START Records for the task
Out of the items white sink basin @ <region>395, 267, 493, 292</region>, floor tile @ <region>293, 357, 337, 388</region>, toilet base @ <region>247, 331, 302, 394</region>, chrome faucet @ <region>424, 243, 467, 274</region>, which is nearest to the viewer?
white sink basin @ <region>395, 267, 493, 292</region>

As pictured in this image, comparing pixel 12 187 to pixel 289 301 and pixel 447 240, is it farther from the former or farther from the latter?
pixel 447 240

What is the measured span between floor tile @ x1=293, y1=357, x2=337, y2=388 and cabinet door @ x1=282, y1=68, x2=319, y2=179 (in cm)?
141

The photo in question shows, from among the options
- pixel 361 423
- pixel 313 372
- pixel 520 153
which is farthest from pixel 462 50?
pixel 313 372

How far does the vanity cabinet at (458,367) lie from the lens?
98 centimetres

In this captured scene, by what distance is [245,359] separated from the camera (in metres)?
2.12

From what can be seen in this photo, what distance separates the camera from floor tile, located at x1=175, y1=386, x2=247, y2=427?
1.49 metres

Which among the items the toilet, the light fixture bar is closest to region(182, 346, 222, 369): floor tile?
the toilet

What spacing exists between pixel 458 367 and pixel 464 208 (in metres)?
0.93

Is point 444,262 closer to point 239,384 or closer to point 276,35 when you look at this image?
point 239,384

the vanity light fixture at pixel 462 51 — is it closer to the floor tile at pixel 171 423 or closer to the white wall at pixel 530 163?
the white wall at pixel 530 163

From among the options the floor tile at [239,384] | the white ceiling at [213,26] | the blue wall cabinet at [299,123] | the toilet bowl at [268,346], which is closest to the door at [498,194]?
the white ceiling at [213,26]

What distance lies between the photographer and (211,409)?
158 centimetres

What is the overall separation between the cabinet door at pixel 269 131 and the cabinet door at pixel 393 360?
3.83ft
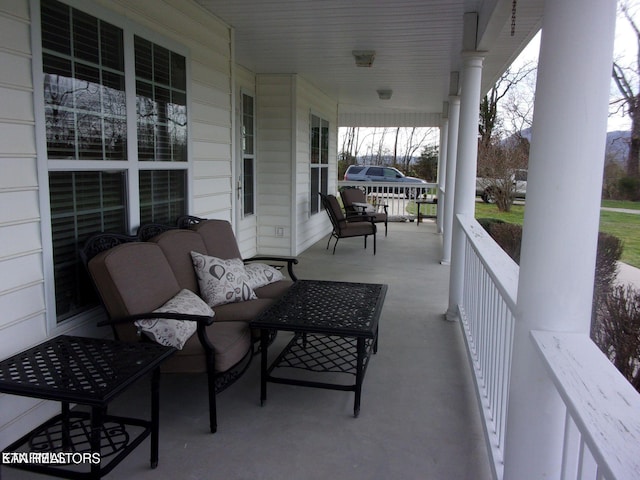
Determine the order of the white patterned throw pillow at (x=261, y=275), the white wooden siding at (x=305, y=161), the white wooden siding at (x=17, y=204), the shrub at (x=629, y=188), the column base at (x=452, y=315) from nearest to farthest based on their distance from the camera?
1. the shrub at (x=629, y=188)
2. the white wooden siding at (x=17, y=204)
3. the white patterned throw pillow at (x=261, y=275)
4. the column base at (x=452, y=315)
5. the white wooden siding at (x=305, y=161)

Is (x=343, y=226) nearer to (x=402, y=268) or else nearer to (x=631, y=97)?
(x=402, y=268)

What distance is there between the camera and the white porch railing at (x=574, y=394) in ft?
3.14

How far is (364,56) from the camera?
5.04m

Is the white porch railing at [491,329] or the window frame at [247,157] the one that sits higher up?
the window frame at [247,157]

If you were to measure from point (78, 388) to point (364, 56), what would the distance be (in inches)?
166

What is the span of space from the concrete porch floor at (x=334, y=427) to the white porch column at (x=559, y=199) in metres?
0.80

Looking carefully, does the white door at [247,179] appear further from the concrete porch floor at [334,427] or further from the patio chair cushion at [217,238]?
the concrete porch floor at [334,427]

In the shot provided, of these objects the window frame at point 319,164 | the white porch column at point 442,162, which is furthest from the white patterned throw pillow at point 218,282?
the white porch column at point 442,162

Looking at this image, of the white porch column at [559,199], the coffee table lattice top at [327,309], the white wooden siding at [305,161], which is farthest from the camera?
the white wooden siding at [305,161]

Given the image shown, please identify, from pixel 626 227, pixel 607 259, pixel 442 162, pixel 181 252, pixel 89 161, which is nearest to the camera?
pixel 626 227

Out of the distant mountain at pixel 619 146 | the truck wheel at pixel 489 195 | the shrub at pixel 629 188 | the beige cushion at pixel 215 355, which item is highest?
the distant mountain at pixel 619 146

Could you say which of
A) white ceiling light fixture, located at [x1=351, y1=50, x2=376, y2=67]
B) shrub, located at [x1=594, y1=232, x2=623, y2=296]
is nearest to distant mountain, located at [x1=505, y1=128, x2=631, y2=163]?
shrub, located at [x1=594, y1=232, x2=623, y2=296]

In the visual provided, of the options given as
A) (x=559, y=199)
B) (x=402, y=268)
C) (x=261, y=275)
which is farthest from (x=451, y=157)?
(x=559, y=199)

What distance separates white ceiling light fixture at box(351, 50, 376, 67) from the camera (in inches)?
196
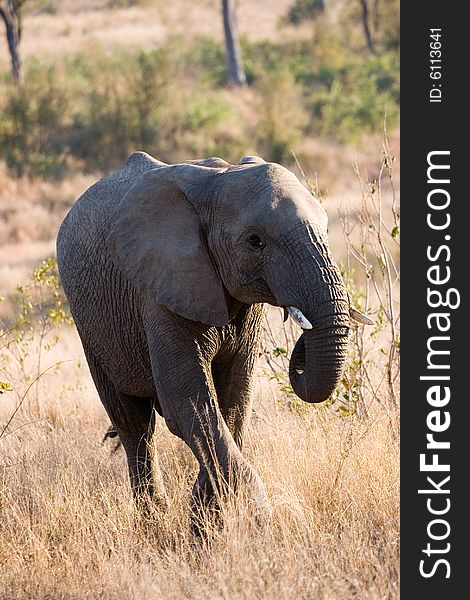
END Records for the task
What is needed: List each line in the records above that contains the word "window". Match case exactly.

Response:
Is the white porch railing at [491,329] or the window frame at [247,157] the one that sits higher up?
the window frame at [247,157]
In the shot provided, of these objects the window frame at point 319,164 | the white porch column at point 442,162, which is furthest from the white patterned throw pillow at point 218,282?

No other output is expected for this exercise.